Brief:
Look through the data that follows and copy each line with the string "burst".

Source data:
* * * * *

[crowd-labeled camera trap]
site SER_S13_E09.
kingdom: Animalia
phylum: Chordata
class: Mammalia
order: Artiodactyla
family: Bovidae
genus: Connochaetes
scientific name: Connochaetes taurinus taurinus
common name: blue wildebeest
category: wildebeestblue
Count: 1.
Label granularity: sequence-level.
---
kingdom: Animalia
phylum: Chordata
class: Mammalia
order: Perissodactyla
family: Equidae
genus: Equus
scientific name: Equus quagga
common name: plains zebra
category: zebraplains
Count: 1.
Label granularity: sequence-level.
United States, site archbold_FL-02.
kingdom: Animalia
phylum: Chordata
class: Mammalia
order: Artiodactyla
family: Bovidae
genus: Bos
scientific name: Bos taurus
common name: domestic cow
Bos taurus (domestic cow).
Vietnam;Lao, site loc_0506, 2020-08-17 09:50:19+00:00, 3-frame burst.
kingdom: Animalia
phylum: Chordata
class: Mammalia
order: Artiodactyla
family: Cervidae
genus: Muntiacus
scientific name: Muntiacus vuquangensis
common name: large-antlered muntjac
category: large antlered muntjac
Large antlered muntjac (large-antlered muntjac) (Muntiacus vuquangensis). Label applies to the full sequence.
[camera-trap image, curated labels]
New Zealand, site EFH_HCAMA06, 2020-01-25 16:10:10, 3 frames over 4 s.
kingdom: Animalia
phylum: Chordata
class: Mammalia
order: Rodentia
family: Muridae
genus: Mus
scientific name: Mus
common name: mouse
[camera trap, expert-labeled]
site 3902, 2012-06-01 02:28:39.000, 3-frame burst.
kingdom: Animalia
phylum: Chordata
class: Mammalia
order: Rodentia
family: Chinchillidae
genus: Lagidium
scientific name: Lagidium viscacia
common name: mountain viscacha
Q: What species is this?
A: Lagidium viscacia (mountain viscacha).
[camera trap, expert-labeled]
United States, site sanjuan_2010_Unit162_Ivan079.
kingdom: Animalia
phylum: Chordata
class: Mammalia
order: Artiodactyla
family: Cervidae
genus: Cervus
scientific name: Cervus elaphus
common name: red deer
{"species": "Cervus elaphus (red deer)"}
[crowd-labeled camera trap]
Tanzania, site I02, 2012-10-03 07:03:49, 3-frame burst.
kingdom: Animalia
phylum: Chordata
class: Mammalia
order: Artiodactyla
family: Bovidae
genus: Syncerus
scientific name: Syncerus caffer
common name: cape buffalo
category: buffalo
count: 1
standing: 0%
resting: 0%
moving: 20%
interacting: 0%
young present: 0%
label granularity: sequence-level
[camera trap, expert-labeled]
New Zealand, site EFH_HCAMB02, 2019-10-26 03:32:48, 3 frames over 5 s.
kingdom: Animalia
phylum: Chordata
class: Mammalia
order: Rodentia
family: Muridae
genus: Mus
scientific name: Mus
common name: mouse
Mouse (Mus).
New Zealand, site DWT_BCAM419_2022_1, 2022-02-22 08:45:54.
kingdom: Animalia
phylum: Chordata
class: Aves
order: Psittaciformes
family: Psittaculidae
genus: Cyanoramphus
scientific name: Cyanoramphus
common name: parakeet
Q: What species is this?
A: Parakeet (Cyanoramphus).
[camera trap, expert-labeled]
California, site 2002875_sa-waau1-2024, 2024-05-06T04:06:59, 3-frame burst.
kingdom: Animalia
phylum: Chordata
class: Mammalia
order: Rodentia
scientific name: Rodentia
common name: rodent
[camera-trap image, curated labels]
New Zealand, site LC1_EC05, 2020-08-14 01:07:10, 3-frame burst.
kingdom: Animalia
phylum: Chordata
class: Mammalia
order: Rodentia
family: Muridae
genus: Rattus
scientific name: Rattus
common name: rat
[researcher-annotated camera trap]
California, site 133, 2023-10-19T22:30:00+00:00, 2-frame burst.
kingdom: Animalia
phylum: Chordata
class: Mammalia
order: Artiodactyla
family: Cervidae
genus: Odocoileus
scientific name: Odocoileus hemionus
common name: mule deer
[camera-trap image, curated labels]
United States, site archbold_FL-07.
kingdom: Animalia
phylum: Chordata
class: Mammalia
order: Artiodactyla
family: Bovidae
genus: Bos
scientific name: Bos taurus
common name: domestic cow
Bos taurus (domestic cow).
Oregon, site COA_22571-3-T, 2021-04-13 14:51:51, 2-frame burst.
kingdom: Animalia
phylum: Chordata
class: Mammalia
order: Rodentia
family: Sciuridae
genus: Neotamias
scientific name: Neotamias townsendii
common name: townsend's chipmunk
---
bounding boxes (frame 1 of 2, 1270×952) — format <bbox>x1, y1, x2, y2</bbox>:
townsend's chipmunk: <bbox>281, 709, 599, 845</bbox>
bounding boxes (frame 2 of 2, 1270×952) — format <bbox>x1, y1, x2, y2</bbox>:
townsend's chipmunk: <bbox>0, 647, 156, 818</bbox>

* * * * *

Answer to this exercise:
Vietnam;Lao, site loc_0506, 2020-08-17 09:50:19+00:00, 3-frame burst.
site 3902, 2012-06-01 02:28:39.000, 3-frame burst.
Tanzania, site I02, 2012-10-03 07:03:49, 3-frame burst.
California, site 2002875_sa-waau1-2024, 2024-05-06T04:06:59, 3-frame burst.
New Zealand, site LC1_EC05, 2020-08-14 01:07:10, 3-frame burst.
California, site 133, 2023-10-19T22:30:00+00:00, 2-frame burst.
Oregon, site COA_22571-3-T, 2021-04-13 14:51:51, 2-frame burst.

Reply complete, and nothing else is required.